====== DATA FOR THIS TASK

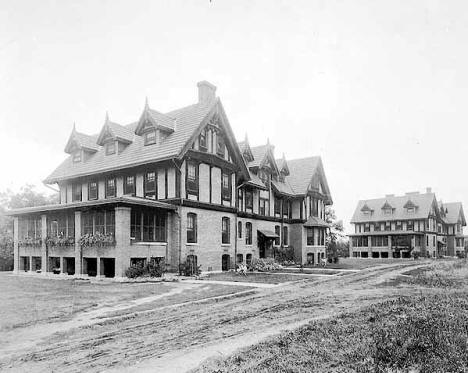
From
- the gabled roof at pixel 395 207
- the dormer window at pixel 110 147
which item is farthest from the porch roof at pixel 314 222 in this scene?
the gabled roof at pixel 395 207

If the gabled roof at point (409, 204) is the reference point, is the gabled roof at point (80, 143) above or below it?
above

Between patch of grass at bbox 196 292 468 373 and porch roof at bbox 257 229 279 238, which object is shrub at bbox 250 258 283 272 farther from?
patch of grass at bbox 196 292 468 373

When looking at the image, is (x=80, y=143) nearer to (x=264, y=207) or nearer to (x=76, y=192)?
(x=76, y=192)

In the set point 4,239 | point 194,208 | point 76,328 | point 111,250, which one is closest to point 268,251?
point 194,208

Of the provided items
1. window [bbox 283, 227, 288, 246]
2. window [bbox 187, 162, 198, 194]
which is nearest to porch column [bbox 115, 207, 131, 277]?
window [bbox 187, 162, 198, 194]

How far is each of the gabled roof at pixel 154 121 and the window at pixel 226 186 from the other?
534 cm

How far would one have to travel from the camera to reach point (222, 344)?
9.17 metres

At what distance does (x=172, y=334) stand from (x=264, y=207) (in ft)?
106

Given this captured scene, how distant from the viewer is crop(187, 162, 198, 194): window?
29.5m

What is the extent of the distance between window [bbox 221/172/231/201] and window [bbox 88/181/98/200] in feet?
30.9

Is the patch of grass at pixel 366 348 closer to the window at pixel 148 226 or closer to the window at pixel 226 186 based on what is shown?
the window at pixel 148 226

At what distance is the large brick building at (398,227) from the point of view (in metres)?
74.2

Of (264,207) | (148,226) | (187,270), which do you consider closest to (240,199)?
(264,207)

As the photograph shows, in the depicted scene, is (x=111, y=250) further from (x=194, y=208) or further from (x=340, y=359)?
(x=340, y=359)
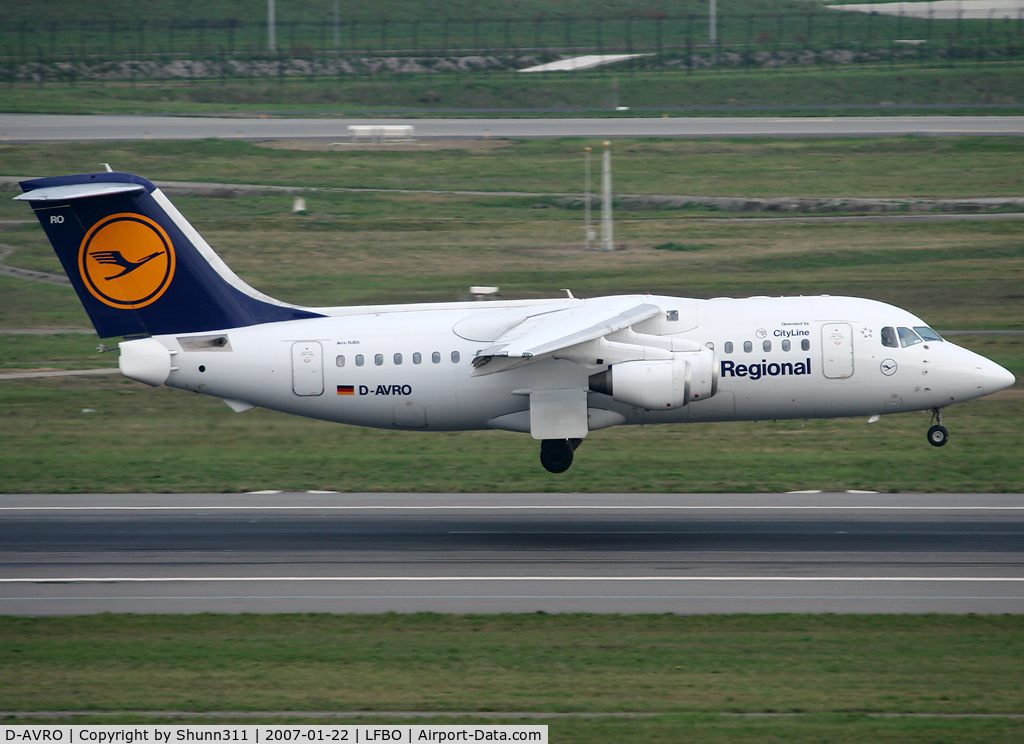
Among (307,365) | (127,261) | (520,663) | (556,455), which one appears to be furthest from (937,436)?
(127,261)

============
====== DATA FOR THIS TASK

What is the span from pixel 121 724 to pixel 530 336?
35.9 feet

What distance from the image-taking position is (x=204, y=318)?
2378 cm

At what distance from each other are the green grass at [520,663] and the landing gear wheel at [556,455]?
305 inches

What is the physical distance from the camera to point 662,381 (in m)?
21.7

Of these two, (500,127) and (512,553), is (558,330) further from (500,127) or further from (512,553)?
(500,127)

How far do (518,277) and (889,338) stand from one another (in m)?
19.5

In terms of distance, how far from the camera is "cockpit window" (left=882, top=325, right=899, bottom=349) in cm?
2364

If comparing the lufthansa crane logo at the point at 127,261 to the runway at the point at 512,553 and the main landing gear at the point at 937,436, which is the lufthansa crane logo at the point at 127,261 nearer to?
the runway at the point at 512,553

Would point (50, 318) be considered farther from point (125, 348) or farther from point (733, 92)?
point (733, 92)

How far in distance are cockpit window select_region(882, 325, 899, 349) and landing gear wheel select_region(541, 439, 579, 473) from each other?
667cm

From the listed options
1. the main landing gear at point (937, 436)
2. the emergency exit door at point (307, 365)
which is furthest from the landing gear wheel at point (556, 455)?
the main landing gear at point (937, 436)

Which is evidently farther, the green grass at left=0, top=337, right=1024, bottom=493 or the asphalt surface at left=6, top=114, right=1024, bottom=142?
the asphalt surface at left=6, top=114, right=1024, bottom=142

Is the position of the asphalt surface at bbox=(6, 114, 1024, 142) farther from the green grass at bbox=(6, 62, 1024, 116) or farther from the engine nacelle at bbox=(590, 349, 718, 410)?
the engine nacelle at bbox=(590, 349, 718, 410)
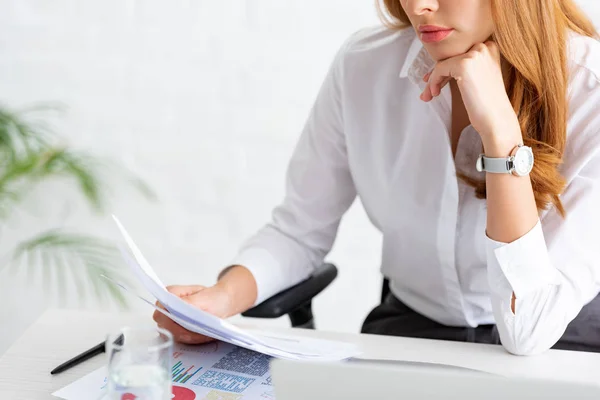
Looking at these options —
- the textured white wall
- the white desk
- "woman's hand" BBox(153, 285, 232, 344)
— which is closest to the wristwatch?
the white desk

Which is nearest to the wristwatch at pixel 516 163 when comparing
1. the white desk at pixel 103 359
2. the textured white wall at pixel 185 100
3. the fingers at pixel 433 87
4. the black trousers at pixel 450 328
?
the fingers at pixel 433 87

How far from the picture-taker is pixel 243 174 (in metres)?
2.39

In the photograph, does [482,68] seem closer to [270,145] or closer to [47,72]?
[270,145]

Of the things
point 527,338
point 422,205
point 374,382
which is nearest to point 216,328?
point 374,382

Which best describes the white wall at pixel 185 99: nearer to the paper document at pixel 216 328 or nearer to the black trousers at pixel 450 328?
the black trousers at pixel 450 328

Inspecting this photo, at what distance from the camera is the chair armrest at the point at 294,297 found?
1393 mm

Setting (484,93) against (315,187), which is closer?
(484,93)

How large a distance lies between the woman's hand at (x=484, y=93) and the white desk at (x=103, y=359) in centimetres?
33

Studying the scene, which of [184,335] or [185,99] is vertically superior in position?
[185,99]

============
====== DATA FOR THIS TASK

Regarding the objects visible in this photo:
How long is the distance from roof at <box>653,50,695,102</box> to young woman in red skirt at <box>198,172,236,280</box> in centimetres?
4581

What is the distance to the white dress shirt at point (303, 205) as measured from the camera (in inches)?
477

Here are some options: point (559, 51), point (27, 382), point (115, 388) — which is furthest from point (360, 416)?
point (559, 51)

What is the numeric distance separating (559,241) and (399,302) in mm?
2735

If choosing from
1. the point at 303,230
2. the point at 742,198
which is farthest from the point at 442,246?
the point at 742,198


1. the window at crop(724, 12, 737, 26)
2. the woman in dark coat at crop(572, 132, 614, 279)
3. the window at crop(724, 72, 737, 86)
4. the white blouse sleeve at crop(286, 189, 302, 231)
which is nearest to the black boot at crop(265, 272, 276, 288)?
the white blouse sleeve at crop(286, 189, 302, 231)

============

> **THE REQUEST**
Extract each line of the records above that contains the string "woman".

> **PROBLEM SOLUTION**
- "woman's hand" BBox(153, 285, 232, 344)
How large a distance lies between the woman's hand at (x=484, y=93) and the white desk at (x=103, y=359) in centimetres?
How long is the distance from roof at <box>653,50,695,102</box> to young woman in red skirt at <box>198,172,236,280</box> in centimetres?
2. the woman in dark coat at crop(572, 132, 614, 279)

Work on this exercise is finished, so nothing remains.